Kingdom of Ash (Throne of Glass #7) by Sarah J. Maas



Rowan just stared at her for a long moment, his chest heaving. Then he said, “What if those forces didn’t lead Dorian into our path so you alone might pay the debt?”

“I don’t understand.”

“What if they brought you together. To not pick one or the other, but to share the burden. With each other.”

Even the fire in the braziers seemed to pause.

Rowan’s eyes glowed as he blazed ahead. “That day you destroyed the glass castle—when you joined hands, your power … I’d never seen anything like it. You were able to meld your powers, to become one. If the Lock demands all of you, then why not give half? Half of each of you—when you both bear Mala’s blood?”

Aelin slid slowly into her chair. “I—we don’t know it will work.”

“It’s better than walking into your own execution with your head bowed.”

She snarled. “How could I ever ask him to do it?”

“Because it is not your burden alone, that’s why. Dorian knows this. Has accepted it. Because the alternative is losing you.” The rage in his eyes fractured, right along with his voice. “I would go in your stead, if I could.”

Her own heart cracked. “I know.”

Rowan fell to his knees before her, putting his head in her lap as his arms wrapped around her waist. “I can’t bear it, Aelin. I can’t.”

She threaded her fingers through his hair. “I wanted that thousand years with you,” she said softly. “I wanted to have children with you. I wanted to go into the Afterworld together.” Her tears landed in his hair.

Rowan lifted his head. “Then fight for it. One more time. Fight for that future.”

She gazed at him, at the life she saw in his face. All that he offered.

All that she might have, too.



“I need to ask you to do something.”

Aelin’s voice roused Dorian from a fitful sleep. He sat up on his cot. From the silence of the camp, it had to be the dead of night. “What?”

Rowan was standing guard behind her, watching the army camp beneath the trees. Dorian caught his emerald gaze—saw the answer he already needed.

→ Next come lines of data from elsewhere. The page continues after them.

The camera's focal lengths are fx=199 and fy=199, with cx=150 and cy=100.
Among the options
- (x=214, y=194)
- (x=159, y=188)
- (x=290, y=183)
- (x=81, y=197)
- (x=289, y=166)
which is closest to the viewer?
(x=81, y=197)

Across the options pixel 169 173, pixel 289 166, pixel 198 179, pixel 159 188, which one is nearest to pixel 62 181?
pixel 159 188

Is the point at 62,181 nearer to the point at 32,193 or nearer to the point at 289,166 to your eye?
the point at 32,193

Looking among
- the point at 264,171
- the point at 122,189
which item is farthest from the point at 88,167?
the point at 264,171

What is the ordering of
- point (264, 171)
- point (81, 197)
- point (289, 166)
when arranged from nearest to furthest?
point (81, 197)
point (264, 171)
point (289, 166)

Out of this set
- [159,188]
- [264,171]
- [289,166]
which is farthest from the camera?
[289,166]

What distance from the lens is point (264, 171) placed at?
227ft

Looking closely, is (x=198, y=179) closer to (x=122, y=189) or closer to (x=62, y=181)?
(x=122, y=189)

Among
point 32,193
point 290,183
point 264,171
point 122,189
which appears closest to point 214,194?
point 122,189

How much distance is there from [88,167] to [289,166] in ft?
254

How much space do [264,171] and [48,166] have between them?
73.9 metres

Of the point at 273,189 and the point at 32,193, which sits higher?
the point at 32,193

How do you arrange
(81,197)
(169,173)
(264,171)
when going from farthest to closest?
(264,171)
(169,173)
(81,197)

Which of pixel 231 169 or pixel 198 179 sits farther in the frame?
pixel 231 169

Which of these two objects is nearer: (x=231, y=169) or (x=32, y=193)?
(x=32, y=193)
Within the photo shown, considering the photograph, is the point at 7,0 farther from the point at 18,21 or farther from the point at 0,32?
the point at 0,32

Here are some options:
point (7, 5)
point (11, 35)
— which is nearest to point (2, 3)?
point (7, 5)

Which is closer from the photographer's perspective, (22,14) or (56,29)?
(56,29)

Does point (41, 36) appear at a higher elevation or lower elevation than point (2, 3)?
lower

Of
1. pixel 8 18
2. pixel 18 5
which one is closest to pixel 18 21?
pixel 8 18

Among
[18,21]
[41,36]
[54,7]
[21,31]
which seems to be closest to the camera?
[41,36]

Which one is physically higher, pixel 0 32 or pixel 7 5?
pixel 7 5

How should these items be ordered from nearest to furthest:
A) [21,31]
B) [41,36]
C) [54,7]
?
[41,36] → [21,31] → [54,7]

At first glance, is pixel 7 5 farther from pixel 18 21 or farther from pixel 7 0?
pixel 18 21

The prince had come through on his silent promise earlier.

Aelin’s throat bobbed. “Together,” she said, her voice cracking. “What if we forged the Lock together?”

Dorian knew her plan, her desperate hope, before she laid it out. And when she finished, Aelin only said, “I am sorry to even ask you.”

“I am sorry I didn’t think of it,” he replied, and pushed to his feet, tugging on his boots.

Rowan turned toward them now. Waiting for an answer that he knew Dorian would give.

So Dorian said to them both, “Yes.”

Aelin closed her eyes, and he couldn’t tell if it was from relief or regret. He laid a hand on her shoulder. He didn’t want to know what the argument had been like between her and Rowan to get her to agree, to accept this. For Aelin to have even said yes …

Her eyes opened, and only bleak resolve lay within. “We do it now,” she said hoarsely. “Before the others. Before good-byes.”

Dorian nodded. She only asked, “Do you want Chaol to be there?”

He thought about saying no. Thought about sparing his friend from another good-bye, when there was such joy on Chaol’s face, such peace.

But Dorian still said, “Yes.”





CHAPTER 93

The four of them strode in silence through the trees. Down the ancient road to the salt mines.

It was the only place the scouts weren’t watching.

Every step closer made her queasy, a slow sweat breaking down her spine. Rowan kept his hand gripped around hers, his thumb brushing over her skin.

Here, in this horrible, dead place of so much suffering—here was where she would face her fate. As if she had never escaped it, not really.

Under the cover of darkness, the mountains in which the mines were carved were little more than shadows. The great wall that surrounded the death camp was nothing but a stain of blackness.

The gates had been left open, one broken on its hinges. Perhaps the freed slaves had tried to rip it down on their way out.

Aelin’s fingers tightened on Rowan’s as they passed beneath the archway and entered the open grounds of the mines. There, in the center—there stood the wooden posts where she had been whipped. On her first day, on so many days.

And there, in the mountain to her left—that was where the pits were. The lightless pits they’d shoved her into.

The buildings of the mines’ overseers were dark. Husks.

It took all her self-control to keep from looking at her wrists, where the shackle scars had been. To not feel the cold sweat sliding down her back and know no scars lay there, either. Just Rowan’s tattoo, inked over smooth skin.

As if this place were a dream—some nightmare conjured by Maeve.

The irony wasn’t lost on her. She’d escaped shackles twice now—only to wind up back here. A temporary freedom. Borrowed time.

She’d left Goldryn in their tent. The sword would be of little use where they were going.

“I never thought we’d see this place again,” Dorian murmured. “Certainly not like this.” None of the king’s steps faltered, his face somber as he gripped Damaris’s hilt. Ready to meet whatever awaited them.